Thanks for writing this. The earlier the release of deliberations, the greater the impact on future knowledge. So I’m struck by your insightful concluding paragraphs, begining with the sentence, “I think here is also where Wise’s critics occasionally end up with some strangely unreal implicit expectations of administrative decorum, a vision of leadership performativity that implicitly envisions administrators as more distant, more isolated, less human than the rest of us.”
What you describe affects government officials, too. From the President on down. (George W. Bush saiid in 2001 as he took office that he would not use email because what he wrote would be sought and used “by those out to embarrass.”) Historians have not yet seen the impact of the partial collapse of record keeping in some areas of the Federal government–federal agencies and departments–in the last two decades. Archival records usually are not transferred into the National Archives, where I once was employed to do disclosure review of the Nixon tapes, until they are at least 20 years old. But as an Air Force historian observed over a decade ago, a common topic when federal historians gather is, “whatever will our successors do?”
The reasons for future knowledge gaps are many.

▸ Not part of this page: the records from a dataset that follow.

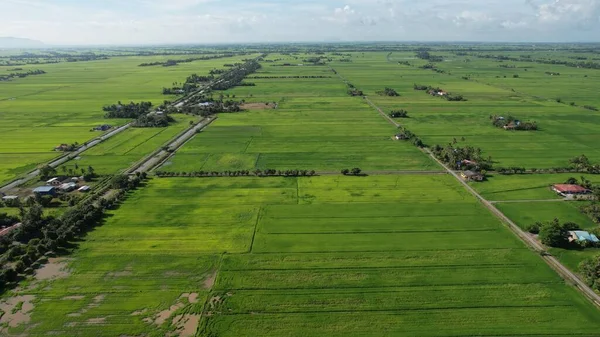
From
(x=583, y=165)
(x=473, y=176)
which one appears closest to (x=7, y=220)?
(x=473, y=176)

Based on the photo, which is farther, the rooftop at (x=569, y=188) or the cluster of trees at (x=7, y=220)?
the rooftop at (x=569, y=188)

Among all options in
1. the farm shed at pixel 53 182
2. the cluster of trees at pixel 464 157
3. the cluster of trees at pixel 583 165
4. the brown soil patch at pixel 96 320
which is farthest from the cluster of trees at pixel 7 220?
the cluster of trees at pixel 583 165

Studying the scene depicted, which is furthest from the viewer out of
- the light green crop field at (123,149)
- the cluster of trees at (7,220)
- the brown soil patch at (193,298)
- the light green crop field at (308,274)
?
the light green crop field at (123,149)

These days, the technological challenges receive considerable attention from information professionals on whom we historians rely–government, corporate, and academic organizations’ records managers (a different profession than archivist). The psychological impact less so. Yet what you describe about the dehumanization of executives and critics’ refusal or inability to place themselves in their positions is a part of this. It goes against human nature to throw your deliberations open for cherry picking or place recorded thoughts at risk of demagoguery while you hold a position in government, in the academy, anywhere. Unfortunately, many of those whose actions we as historians seek to understand react to dehumanization by shielding their humanity in records they create. They learn to write in what lawyers call “discoverable language.” (As Michael Beschloss has said, they hide.) The result is greater opacity, more distance, more risk of dehumanization.
In an essay this past March, Washington lawyer Suzanne Garment quoted a friend who once worked in the federal government . He noted the richness of Eisenhower-era records.
“’It was amazing,’ he said, ‘the unvarnished things these people said because they were confident their remarks would never be in the newspapers.’
By the time my friend told me this story, bureaucratic communications had changed. ‘You get a memo,’ he explained, ‘and you want to comment. You don’t write the comment on the memo, because the comment becomes part of the public record. So, you put the comment on a Post-It Note and send it to the next guy, who reads it and throws the Post-It Note away.’
So much for the historical record — and for the idea that you can force people to make their private thoughts public. Leave aside the question of whether it is a good idea to do so. If you try, you may be sure that those people will find ways around your high-mindedness.
They will use Post-It Notes. They will establish private email domains. They will do business verbally instead of in writing. The public record they create will be sanitized into something incomprehensible that requires a machine designed by Alan Turing to decode.”